After earning her undergraduate degree in Psychology from James Madison University in 2007, Ki spent a year of personal integration and full-time service in Seattle Public Schools with the Americorps program known as City Year. As a member of the “City Heroes” team, Ki worked with high school students across King County on a close-knit team of like-minded individuals, engaging in direct action to bring about lasting impacts and positive change. This was a time when she began to learn the transformative power of beloved community and collective care. It was during this period that Ki also began to meditate and study the Dharma (Buddhist teachings), after being introduced to the western Insight Meditation teacher, psychologist, and author, Tara Brach. This first touch point to mindfulness practice and Buddhist psychology, spoken through the words of a deeply compassionate and loving being, would form the integral first steps in Ki’s journey of deepening healing and learning how to skillfully support others.
At the end of her Americorps year, Ki relocated back to her home town of Portland, Oregon. There, she began her professional career in mental health in earnest. Her first and perhaps most challenging job was working with children in psychiatric crisis at Albertina Kerr Centers’ “Sub Acute” unit. This was a short term, 24-hour lock-down, in-patient psychiatric treatment program for children aged 5-18. At Kerr, Ki was trained extensively in Dr. Ross Greene’s Collaborative Problem Solving approach to working with children in crisis. This model, which operates from the consciousness that “kids do well if they can,” was tested daily by the high levels of trauma and crisis present the children at Kerr. Ki and her colleagues were tasked to therapeutically support the children at Kerr amidst locked doors, seclusion rooms, and protective holds. This is where Ki first deeply accessed real understanding that all people really are doing the best they can, based on the causes and conditions of their lives.

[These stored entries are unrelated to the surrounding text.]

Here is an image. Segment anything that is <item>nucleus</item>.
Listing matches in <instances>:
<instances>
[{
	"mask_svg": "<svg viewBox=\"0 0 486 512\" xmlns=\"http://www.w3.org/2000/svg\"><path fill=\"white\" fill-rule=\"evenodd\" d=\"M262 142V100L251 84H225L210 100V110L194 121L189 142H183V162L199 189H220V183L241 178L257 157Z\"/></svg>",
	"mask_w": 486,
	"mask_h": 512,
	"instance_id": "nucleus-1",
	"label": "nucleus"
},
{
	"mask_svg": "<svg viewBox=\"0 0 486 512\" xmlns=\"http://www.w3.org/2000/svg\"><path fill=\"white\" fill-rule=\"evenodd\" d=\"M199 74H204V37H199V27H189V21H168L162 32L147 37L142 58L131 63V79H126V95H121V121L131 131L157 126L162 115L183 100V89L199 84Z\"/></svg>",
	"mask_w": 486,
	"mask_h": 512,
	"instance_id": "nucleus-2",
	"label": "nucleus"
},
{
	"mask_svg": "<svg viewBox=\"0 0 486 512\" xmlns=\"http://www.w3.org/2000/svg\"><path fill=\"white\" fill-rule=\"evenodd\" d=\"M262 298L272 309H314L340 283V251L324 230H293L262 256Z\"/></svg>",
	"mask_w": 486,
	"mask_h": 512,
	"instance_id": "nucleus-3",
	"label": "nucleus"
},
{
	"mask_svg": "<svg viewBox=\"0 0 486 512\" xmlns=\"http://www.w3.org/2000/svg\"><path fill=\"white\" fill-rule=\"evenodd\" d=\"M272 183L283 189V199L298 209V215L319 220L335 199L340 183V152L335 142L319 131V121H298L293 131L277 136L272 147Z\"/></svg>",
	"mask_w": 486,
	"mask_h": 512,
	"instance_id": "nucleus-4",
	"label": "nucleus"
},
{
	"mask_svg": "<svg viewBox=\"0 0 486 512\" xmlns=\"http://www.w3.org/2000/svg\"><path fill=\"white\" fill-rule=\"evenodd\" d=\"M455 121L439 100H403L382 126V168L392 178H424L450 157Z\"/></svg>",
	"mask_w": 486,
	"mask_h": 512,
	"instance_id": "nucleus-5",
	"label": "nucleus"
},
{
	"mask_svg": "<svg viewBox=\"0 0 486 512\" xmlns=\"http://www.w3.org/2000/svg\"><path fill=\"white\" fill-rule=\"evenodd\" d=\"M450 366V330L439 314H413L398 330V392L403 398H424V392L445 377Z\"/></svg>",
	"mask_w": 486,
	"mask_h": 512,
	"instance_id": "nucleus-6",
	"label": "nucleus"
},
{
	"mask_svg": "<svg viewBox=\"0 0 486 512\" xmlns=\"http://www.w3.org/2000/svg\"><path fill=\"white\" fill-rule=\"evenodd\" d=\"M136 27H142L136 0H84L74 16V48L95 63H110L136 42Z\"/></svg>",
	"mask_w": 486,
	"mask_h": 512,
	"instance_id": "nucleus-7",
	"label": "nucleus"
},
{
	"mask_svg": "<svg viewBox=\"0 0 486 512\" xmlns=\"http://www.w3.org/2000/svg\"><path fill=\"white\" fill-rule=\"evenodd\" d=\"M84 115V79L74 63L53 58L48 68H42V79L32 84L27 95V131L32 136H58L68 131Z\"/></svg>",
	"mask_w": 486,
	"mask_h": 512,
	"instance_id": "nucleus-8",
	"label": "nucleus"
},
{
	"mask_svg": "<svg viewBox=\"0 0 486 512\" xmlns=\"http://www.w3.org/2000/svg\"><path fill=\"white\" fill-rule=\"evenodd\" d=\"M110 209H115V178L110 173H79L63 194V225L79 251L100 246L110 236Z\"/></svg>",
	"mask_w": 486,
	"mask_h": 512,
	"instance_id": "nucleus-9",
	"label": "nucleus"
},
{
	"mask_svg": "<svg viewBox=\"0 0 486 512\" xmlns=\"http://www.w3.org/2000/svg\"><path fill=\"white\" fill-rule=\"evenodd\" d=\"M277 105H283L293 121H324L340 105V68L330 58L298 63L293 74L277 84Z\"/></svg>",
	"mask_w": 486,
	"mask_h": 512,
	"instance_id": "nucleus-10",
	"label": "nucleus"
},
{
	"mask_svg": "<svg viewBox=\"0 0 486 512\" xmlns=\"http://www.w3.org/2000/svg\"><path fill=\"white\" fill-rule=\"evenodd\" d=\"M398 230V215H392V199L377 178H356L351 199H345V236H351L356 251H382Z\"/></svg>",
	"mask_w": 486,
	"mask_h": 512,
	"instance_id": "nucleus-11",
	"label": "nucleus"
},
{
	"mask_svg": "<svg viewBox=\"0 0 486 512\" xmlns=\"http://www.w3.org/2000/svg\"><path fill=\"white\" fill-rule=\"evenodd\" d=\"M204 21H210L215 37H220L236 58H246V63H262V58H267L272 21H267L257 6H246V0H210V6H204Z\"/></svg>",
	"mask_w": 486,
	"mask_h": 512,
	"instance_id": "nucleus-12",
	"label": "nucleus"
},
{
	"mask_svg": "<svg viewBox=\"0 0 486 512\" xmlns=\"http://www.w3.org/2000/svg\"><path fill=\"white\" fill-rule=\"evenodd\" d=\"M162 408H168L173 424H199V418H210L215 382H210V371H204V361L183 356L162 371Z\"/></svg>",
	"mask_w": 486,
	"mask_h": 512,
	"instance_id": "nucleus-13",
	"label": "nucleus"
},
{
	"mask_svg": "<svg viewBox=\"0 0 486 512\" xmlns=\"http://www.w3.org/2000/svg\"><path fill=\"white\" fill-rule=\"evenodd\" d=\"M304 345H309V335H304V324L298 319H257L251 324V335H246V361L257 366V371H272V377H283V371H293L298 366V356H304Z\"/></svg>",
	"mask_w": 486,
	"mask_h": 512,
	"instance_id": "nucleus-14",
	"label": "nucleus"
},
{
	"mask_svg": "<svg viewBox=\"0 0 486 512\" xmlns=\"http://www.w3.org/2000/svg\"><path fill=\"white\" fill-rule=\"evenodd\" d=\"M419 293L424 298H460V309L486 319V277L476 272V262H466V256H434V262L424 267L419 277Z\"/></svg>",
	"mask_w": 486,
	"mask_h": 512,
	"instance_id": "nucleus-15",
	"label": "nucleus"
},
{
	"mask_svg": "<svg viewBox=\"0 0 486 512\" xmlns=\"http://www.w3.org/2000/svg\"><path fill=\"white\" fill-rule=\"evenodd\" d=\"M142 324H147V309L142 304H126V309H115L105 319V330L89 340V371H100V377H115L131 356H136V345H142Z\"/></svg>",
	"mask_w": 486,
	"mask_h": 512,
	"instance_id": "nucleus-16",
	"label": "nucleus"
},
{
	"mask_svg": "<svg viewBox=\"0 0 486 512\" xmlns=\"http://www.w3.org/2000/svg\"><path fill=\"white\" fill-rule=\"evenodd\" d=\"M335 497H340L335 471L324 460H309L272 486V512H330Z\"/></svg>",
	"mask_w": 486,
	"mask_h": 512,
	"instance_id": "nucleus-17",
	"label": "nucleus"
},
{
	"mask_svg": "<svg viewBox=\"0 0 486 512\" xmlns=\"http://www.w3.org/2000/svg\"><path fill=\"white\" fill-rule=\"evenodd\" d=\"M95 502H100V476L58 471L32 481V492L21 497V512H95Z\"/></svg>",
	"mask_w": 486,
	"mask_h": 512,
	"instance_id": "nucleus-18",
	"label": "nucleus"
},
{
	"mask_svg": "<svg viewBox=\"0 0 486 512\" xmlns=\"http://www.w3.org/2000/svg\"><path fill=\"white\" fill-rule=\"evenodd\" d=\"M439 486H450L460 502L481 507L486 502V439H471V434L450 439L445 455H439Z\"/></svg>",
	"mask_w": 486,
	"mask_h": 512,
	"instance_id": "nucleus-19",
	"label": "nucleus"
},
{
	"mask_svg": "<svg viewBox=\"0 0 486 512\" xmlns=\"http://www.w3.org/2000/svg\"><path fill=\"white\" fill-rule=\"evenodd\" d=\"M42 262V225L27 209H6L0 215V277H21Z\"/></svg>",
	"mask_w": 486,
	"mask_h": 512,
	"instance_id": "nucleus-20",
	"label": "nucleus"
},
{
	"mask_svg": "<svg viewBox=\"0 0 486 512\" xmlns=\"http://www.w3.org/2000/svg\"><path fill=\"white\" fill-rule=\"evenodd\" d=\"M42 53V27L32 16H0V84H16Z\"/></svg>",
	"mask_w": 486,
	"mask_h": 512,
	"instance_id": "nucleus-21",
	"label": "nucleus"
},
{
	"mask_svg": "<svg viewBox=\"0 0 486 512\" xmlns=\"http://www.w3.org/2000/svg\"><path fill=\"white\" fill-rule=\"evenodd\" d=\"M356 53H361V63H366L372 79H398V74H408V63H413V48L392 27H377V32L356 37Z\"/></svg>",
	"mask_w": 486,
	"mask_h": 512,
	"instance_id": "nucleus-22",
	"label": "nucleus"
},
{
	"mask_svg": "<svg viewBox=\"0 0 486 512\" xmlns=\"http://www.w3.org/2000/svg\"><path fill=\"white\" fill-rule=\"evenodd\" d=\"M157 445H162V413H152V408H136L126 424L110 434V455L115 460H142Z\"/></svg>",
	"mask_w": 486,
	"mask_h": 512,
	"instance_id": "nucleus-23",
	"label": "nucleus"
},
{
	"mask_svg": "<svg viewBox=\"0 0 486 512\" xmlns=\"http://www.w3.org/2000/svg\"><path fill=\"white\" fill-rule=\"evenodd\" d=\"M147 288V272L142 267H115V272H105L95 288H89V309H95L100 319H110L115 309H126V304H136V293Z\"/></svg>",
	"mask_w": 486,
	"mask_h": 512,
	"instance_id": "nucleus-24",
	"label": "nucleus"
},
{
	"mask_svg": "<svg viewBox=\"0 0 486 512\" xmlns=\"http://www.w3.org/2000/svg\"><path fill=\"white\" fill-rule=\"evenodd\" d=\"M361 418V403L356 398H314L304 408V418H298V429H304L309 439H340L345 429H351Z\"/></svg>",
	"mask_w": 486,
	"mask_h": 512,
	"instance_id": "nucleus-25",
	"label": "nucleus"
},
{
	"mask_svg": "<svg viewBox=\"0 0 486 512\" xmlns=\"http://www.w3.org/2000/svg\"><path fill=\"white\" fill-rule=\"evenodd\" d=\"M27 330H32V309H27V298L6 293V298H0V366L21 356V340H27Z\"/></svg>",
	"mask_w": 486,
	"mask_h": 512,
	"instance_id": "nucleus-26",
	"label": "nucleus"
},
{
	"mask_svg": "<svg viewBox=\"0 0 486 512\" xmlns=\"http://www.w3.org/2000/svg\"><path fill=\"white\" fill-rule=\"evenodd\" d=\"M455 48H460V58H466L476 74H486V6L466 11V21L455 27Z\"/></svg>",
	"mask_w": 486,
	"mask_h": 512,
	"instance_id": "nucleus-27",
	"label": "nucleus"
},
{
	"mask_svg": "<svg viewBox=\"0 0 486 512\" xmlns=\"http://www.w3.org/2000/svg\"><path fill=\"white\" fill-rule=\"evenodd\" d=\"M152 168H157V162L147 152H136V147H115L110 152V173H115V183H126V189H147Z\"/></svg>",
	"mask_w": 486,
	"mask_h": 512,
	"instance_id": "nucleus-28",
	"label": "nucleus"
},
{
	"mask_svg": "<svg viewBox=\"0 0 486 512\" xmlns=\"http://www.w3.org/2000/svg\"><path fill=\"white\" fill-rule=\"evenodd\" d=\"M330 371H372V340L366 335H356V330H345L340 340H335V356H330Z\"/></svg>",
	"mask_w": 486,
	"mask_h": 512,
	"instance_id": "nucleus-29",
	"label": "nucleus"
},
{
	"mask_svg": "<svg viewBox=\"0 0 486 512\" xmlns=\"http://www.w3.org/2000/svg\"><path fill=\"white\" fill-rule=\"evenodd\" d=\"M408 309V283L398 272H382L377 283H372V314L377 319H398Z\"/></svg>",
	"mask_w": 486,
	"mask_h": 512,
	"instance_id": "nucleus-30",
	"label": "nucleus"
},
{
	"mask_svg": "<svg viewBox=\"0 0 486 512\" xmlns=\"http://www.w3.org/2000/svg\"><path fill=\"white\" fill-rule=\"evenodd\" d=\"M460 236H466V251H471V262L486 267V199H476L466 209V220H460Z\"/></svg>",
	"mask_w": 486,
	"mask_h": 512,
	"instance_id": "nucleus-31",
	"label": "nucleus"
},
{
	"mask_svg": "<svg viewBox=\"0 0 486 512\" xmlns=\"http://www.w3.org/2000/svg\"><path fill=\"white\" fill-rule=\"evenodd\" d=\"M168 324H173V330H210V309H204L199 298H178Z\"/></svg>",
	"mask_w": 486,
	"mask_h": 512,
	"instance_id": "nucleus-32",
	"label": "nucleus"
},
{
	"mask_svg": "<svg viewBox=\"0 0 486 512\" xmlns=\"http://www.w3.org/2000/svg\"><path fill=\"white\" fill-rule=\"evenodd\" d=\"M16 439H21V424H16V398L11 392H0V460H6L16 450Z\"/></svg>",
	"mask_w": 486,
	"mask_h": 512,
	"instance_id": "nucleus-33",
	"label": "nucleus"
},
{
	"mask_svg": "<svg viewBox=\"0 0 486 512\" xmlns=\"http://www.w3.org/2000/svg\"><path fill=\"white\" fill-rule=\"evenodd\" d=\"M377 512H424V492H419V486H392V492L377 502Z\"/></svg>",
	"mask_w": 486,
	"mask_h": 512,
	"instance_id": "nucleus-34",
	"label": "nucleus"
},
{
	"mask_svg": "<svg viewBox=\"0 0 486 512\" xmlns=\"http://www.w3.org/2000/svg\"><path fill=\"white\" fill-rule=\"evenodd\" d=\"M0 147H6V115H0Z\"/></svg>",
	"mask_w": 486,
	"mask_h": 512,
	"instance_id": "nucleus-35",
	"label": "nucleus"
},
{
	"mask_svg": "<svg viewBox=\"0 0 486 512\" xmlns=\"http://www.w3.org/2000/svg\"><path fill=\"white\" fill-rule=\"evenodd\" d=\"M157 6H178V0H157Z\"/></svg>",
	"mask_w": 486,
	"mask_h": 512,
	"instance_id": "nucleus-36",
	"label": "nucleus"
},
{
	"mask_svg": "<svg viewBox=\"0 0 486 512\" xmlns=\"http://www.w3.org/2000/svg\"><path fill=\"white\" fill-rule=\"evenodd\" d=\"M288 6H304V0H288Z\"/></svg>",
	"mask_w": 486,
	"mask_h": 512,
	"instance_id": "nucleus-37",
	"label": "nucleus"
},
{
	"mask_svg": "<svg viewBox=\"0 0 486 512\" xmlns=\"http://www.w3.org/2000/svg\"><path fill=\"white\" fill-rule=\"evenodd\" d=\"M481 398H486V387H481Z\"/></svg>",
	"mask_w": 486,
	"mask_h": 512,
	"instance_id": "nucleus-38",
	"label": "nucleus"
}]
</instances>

From that time until now, Ki has worked across three foreign countries and many disciplines, incorporating and teaching the skills she has developed to children and colleagues along the way. In 2016, prompted by the presidential election and seeing with new eyes the degree to which the country and world is and was in need of healing, she began actively studying Nonviolent Communication. She found it an elegant and clear modality to express many of the lessons and practices she had encountered over the course of her life, including Collaborative Problem Solving and Mindfulness Practice. She knew from her very first lesson with NVC trainer Kathy Marchant that this would become her life’s work. She was later invited to co-teach at the Portland Insight Meditation Community with Dharma Teacher and NVC facilitator, Doyle Banks, and co-taught an 11-week course and ongoing practice group with him for several years. It was within the context of the PIMC Dharma community that Ki discovered Naropa University, and the Contemplative Psychotherapy and Buddhist Psychology Master’s Degree, and immediately felt called to apply.
On Ki’s first day at Naropa, Director of Mission, Culture, and Inclusive Community, Dr. Amanda Aguilera, offered a training to Ki’s cohort on the Right Use of Power™. Ki knew right away, that this was an important missing piece to all of her training and experience. She saw how RUP could be integrated with NVC to provide powerful tools to address, investigate, and responsibly engage with the important intersections of identity, power, and systems of oppression on the micro, as well as the macro levels.
Ki is passionate about working in community with others to support transformational healing of interpersonal, as well as systemic suffering. She is grateful to have mentorship and support from others in this work, as she walks the path of the compassionate and wise “open-hearted warrior,” humbling knowing the journey is never complete.